One of my besties just got back from a weekend in Sweden and brought with her goodies to spoil little old me. Beautiful birdie placemats from family run weavers Ekelund and Secrets of Scandinavian Cooking… Scandilicious by Signe Johansen, both of which are completely new discoveries to me.
I am not really a fan of sandwiches for lunch, not the supermarket kind anyway, which are stodgy with very little filling and way too much spread. Signe’s Smørbrød (or open sandwich) recipes have been a revelation, with goat’s cheese and radish or gravlax and beetroot, now a firm favourite in my lunchbox.
Spelt flour features heavily in the book, I decided to bake some Oatmeal Bread to make my lunches 100% authentically Scandilicious.
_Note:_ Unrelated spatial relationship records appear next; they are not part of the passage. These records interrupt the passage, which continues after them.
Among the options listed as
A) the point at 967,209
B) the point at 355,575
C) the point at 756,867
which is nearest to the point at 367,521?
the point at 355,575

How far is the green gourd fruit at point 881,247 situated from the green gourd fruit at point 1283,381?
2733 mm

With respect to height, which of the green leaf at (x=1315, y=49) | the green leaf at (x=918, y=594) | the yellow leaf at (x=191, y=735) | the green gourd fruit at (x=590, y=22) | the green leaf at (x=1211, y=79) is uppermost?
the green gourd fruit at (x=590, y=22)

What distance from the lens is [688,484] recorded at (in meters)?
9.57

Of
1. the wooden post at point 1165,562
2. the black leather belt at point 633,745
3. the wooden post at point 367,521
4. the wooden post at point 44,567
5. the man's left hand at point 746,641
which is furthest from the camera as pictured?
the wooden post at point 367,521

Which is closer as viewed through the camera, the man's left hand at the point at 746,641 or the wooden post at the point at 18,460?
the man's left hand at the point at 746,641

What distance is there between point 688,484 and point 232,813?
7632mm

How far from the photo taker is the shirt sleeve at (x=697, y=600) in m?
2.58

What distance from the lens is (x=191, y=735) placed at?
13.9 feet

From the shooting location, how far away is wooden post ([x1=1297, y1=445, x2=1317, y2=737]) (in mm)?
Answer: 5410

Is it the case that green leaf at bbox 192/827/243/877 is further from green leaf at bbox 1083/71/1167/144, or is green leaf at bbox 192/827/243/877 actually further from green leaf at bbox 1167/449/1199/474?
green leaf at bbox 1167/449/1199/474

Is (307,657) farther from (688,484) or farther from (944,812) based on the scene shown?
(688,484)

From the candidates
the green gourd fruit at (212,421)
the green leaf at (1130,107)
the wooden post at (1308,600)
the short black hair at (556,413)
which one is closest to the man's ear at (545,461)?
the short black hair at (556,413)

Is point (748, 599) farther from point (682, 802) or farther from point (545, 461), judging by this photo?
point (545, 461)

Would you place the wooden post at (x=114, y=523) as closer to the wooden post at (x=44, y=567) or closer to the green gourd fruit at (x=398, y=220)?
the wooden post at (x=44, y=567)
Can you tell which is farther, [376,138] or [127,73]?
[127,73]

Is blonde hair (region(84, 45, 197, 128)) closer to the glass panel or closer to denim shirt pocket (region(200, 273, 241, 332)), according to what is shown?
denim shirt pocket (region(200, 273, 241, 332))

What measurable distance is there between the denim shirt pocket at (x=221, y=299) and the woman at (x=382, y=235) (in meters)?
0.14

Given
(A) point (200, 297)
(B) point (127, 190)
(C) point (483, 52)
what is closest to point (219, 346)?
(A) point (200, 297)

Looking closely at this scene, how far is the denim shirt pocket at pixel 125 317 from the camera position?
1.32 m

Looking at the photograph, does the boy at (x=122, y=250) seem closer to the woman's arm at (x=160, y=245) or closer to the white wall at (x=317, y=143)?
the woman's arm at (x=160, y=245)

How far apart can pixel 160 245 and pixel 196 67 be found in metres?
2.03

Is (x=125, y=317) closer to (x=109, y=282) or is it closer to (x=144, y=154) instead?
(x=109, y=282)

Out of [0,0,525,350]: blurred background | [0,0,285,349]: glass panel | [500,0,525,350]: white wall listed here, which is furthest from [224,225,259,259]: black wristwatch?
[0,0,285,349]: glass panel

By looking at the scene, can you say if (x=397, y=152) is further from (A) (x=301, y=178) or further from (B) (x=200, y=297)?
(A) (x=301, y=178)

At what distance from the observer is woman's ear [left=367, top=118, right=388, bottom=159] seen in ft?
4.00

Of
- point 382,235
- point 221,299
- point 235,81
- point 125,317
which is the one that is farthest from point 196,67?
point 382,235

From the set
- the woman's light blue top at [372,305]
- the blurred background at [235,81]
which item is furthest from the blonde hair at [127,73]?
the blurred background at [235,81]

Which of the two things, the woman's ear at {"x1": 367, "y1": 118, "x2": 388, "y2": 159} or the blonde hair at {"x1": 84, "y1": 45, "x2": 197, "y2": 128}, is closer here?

Now christened ‘porridge bread’ at Crumpet Cottage, the loaf turned out chewy, moist and light, just as promised.
To make one loaf:
1 tbsp treacle
225g wholemeal spelt flour
225g refined spelt flour
2 tsp salt
7g of dried yeast
1 beaten egg
1. Heat 250ml water until simmering, add the butter and treacle, when melted stir in the oats.
2. In a separate bowl, sift together the flours, salt and yeast.
3. Make a hollow in the dry ingredients and add the oat mixture, gradually start to add 125ml of lukewarm water until the dough comes together as you stir (you may not need all the water).
4. Knead the dough for 5 mins, then cover and let it rise, somewhere warm for 45 mins.
5. Knock back the dough, pop it in a greased 2lb loaf tin and let it rise again for a further 30 mins or so.
6. Preheat the oven to 220°C.
7. Bake the loaf for 15 mins, then turn down the oven to 180°C for a further 25-30 mins.
8. Let the loaf cool for 10 mins in the tin, then turn out onto a wire rack.